__Objective__
Rewrite the records from the line containing "In the image, how" through the end of the records, keeping every request unchanged. Raise each number in the answers (the distances and point coordinates) by 132, and give only these lines.

__Data section__
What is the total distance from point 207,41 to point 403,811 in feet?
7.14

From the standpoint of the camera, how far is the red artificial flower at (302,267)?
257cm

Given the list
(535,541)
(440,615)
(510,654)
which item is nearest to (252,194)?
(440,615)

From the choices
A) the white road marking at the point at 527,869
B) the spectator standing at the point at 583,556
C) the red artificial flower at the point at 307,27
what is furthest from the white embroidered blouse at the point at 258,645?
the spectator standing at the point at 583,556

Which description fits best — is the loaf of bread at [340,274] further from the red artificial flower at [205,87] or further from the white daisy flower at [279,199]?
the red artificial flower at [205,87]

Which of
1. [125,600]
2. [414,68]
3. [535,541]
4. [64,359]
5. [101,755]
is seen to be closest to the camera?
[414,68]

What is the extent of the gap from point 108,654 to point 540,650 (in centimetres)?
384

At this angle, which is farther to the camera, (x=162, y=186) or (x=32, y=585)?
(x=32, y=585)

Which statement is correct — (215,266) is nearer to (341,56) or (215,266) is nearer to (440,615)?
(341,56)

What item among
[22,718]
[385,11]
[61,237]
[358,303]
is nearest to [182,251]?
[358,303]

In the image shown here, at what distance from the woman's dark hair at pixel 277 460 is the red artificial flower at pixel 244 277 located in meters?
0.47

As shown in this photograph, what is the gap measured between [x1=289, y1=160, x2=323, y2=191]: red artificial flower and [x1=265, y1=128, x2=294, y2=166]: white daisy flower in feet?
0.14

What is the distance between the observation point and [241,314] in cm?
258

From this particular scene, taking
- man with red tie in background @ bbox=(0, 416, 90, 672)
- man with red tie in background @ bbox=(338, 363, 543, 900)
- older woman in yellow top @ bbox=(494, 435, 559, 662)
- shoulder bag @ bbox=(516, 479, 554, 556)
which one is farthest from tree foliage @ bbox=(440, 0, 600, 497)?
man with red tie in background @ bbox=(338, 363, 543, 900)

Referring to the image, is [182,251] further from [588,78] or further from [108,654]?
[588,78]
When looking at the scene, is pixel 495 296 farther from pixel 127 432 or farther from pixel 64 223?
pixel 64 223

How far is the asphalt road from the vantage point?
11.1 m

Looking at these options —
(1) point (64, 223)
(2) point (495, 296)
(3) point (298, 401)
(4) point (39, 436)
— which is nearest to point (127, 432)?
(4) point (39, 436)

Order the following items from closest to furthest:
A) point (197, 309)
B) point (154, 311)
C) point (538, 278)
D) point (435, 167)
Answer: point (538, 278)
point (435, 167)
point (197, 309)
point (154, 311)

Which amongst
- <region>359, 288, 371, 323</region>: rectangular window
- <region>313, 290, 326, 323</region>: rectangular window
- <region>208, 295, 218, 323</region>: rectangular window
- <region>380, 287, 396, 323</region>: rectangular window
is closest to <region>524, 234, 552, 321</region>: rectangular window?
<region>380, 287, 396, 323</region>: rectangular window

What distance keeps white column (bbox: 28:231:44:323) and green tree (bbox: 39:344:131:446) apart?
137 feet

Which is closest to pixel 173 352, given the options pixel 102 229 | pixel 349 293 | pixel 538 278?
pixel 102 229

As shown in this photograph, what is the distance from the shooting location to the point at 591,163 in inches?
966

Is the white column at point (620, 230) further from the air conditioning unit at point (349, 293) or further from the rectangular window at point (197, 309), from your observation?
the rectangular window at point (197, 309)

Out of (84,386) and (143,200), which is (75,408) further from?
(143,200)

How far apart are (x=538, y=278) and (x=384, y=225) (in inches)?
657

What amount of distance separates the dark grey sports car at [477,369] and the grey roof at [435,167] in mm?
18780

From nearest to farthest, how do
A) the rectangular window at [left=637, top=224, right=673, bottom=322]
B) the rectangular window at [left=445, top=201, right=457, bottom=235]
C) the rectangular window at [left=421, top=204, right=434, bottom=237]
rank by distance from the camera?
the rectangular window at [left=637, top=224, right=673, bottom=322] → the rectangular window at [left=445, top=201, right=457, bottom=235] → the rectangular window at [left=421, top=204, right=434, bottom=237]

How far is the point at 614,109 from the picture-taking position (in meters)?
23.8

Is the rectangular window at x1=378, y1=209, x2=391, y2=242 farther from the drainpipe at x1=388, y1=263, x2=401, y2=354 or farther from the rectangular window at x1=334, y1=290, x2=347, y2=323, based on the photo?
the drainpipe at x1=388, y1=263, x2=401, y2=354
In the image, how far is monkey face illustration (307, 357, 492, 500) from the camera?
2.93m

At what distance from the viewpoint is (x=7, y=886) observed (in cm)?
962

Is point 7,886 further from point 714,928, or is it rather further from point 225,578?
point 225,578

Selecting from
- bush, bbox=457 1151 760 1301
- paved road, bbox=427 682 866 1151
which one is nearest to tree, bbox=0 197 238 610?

__Task solution__
In the image, how far is monkey face illustration (307, 357, 492, 500) from the camera?
134.93m

At what distance from the viewpoint is (x=7, y=886) observed (in cm)?
1094

Is point 7,886 further from point 714,928, or is it rather further from point 225,578?
point 357,710

Selecting from
- bush, bbox=457 1151 760 1301
- paved road, bbox=427 682 866 1151
which one is nearest to tree, bbox=0 197 238 610?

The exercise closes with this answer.